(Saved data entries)
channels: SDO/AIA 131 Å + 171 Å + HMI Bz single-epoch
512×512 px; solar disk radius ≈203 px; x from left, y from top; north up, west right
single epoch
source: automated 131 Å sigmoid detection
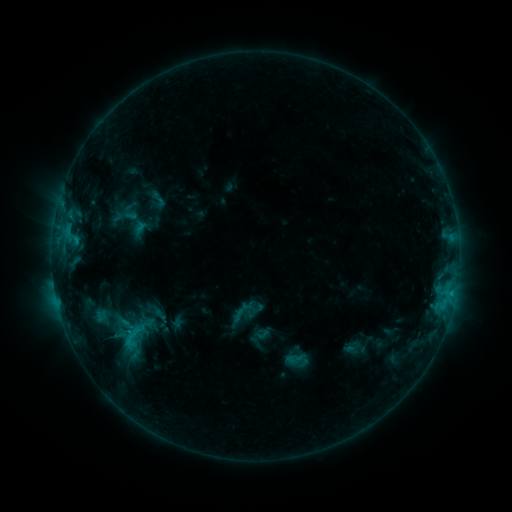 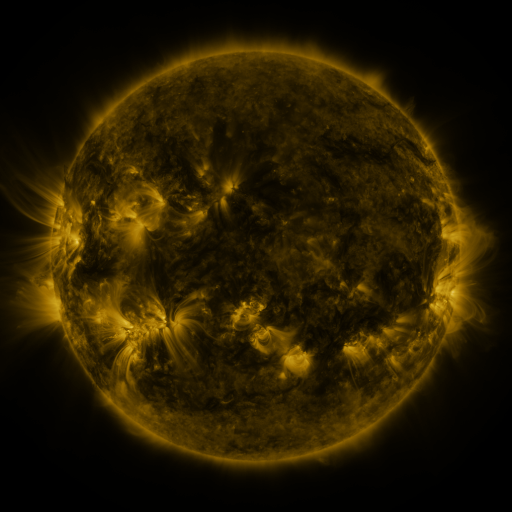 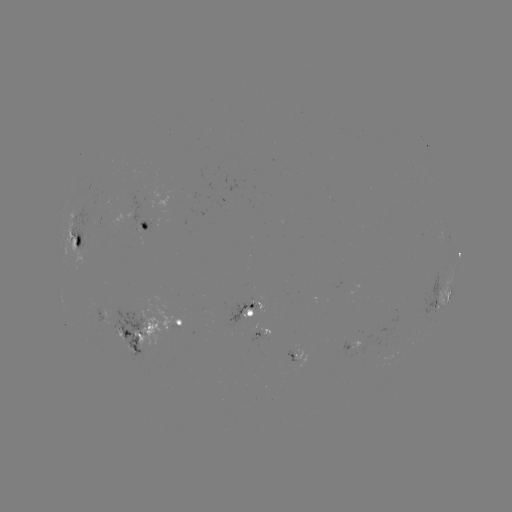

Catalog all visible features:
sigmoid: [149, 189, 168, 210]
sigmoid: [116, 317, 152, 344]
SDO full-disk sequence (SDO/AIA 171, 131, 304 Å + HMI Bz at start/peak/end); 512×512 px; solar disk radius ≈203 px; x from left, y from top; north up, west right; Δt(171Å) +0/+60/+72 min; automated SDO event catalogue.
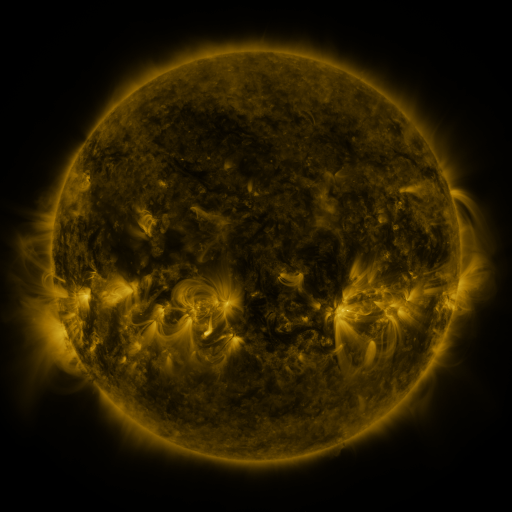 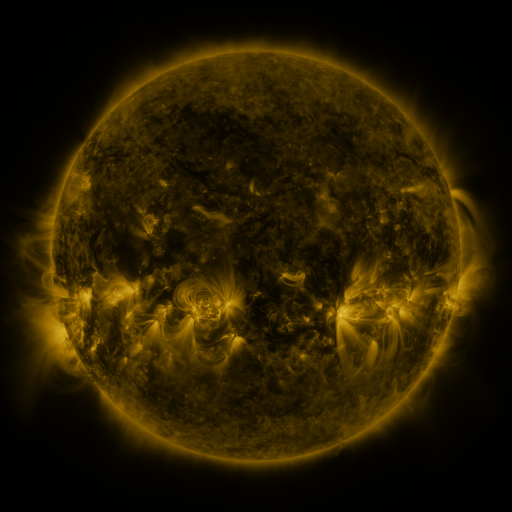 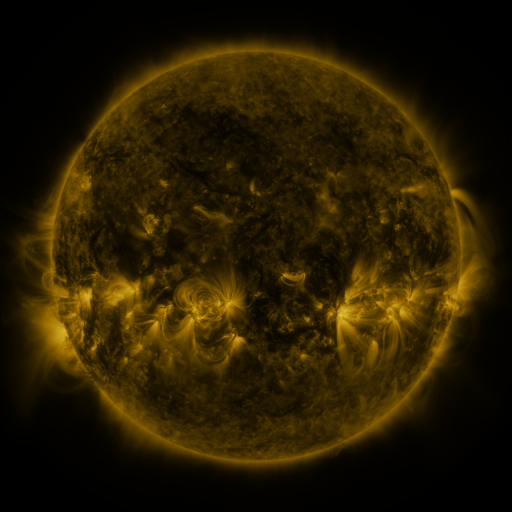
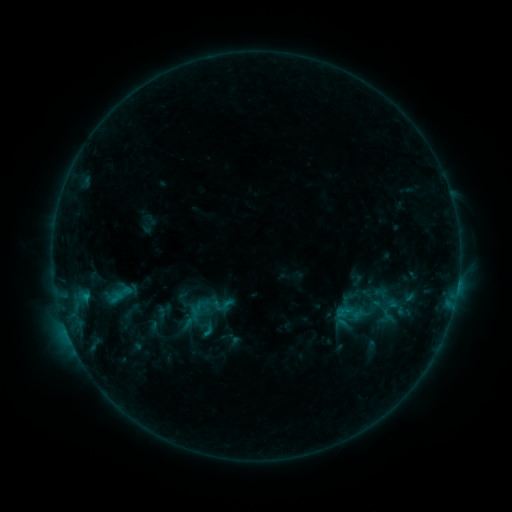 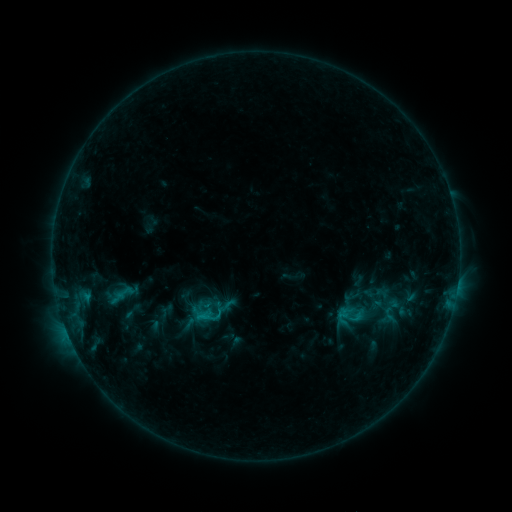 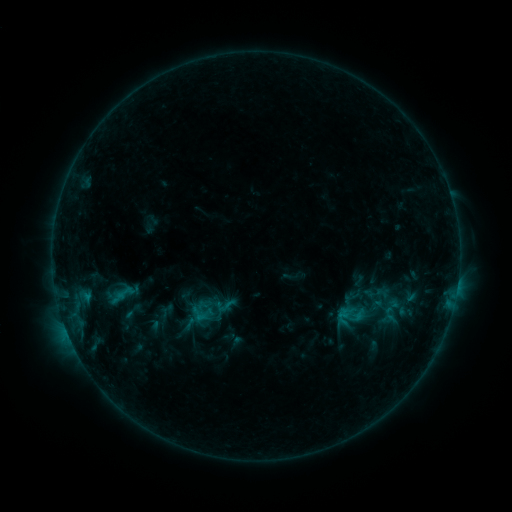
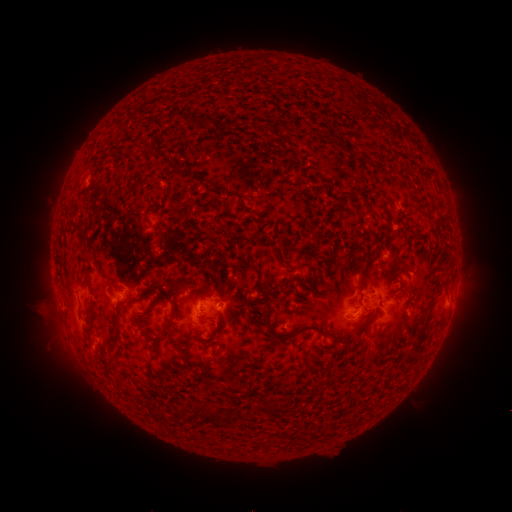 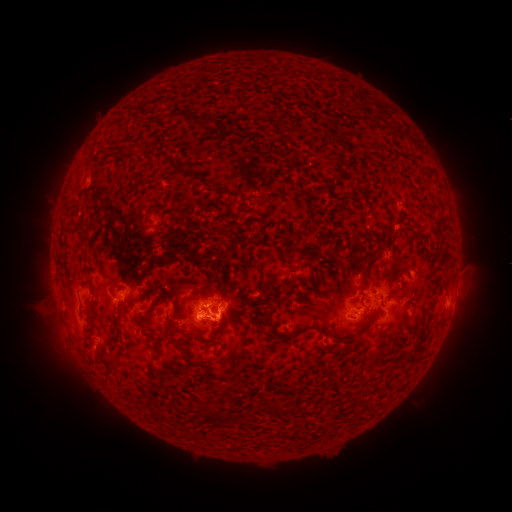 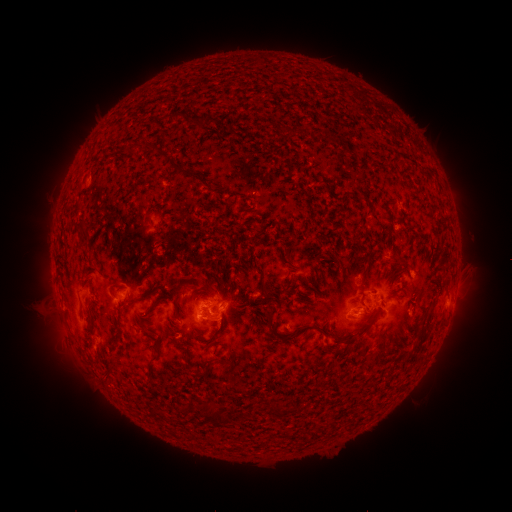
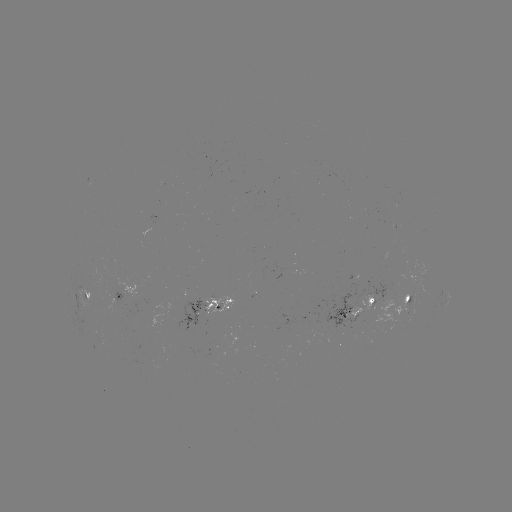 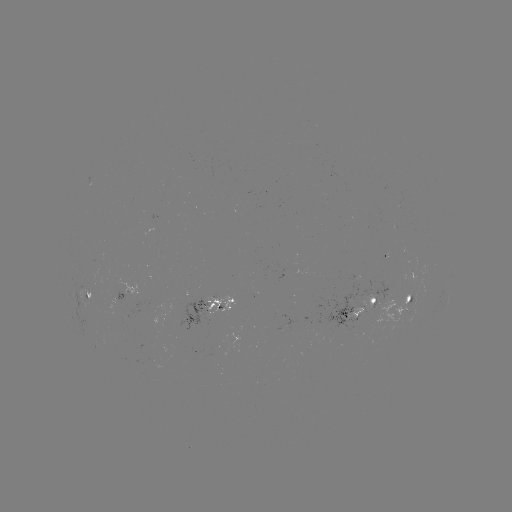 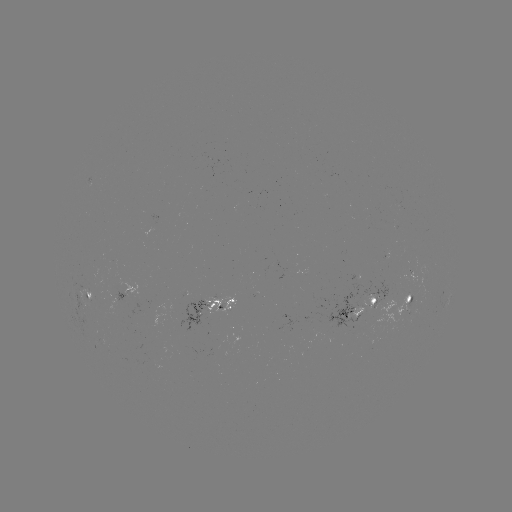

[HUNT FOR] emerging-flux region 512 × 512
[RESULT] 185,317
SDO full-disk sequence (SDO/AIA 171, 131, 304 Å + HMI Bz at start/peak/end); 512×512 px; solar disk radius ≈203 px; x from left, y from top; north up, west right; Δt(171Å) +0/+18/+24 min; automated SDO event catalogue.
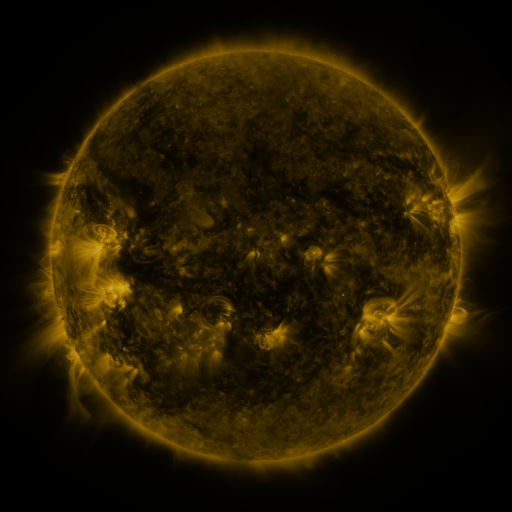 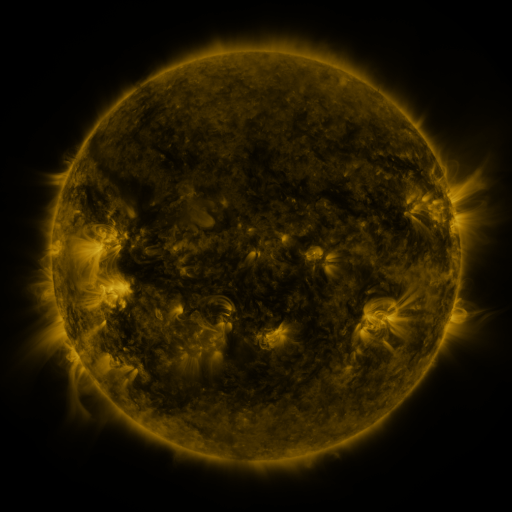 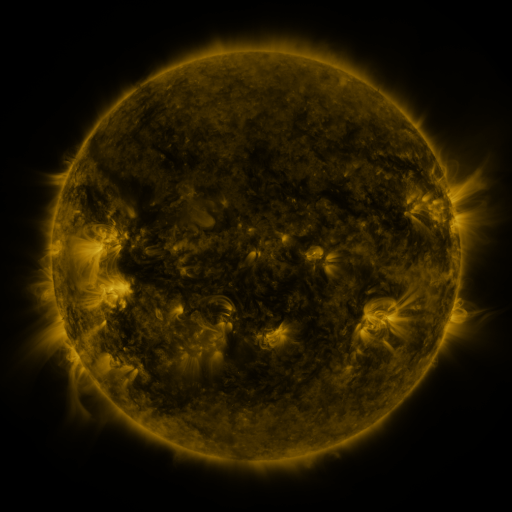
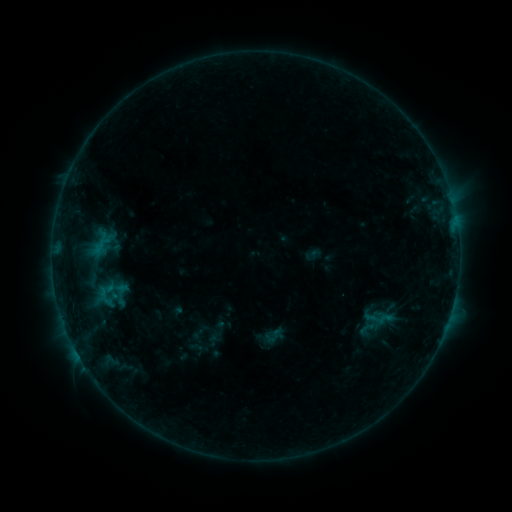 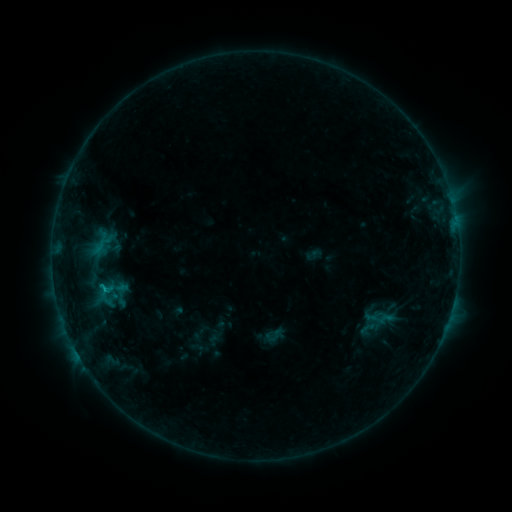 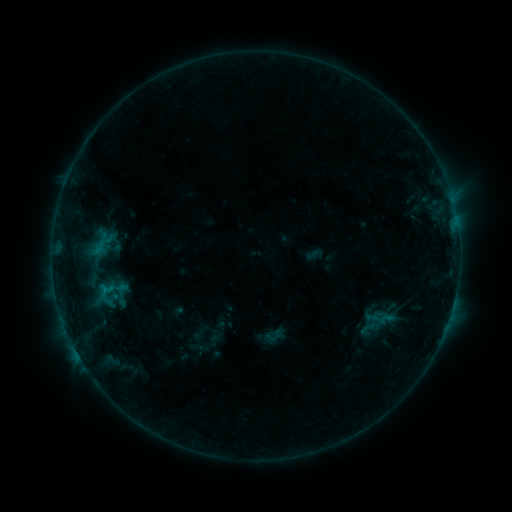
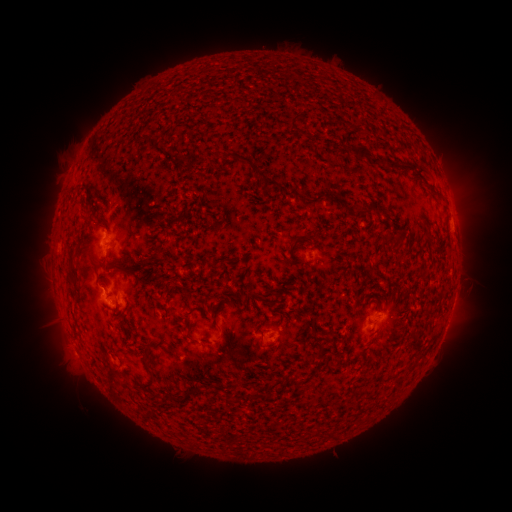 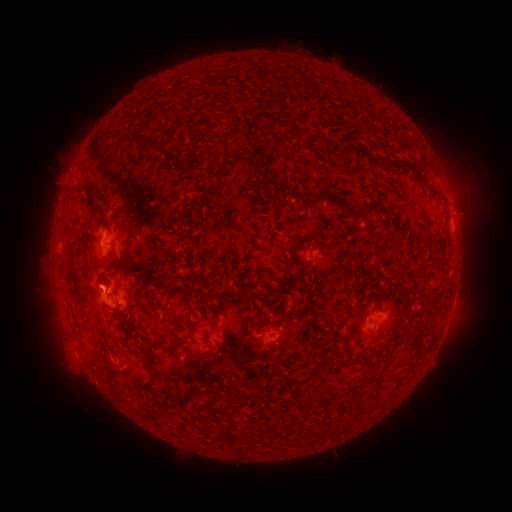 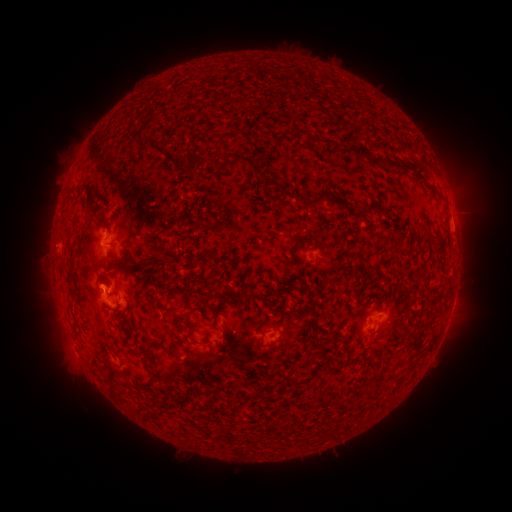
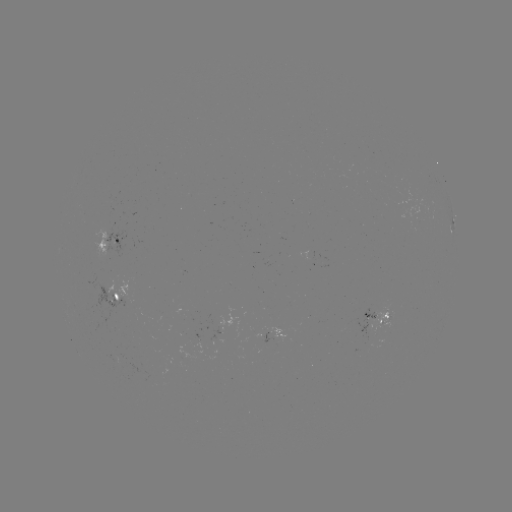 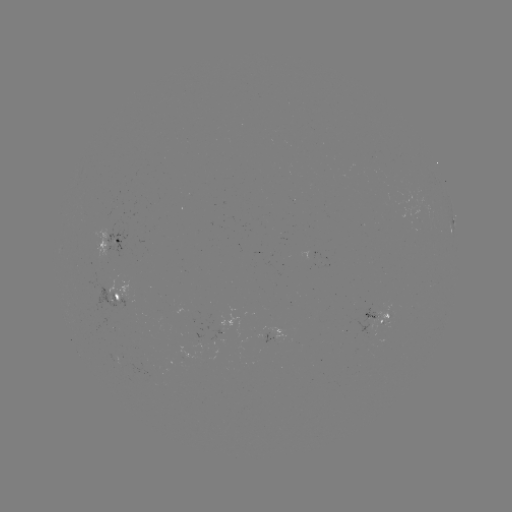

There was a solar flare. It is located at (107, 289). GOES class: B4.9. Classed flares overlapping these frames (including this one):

What you will do:
Report each line of the entries above that contains the string 'single'.

Response for this exercise:
channels: SDO/AIA 131 Å + 171 Å + HMI Bz single-epoch
single epoch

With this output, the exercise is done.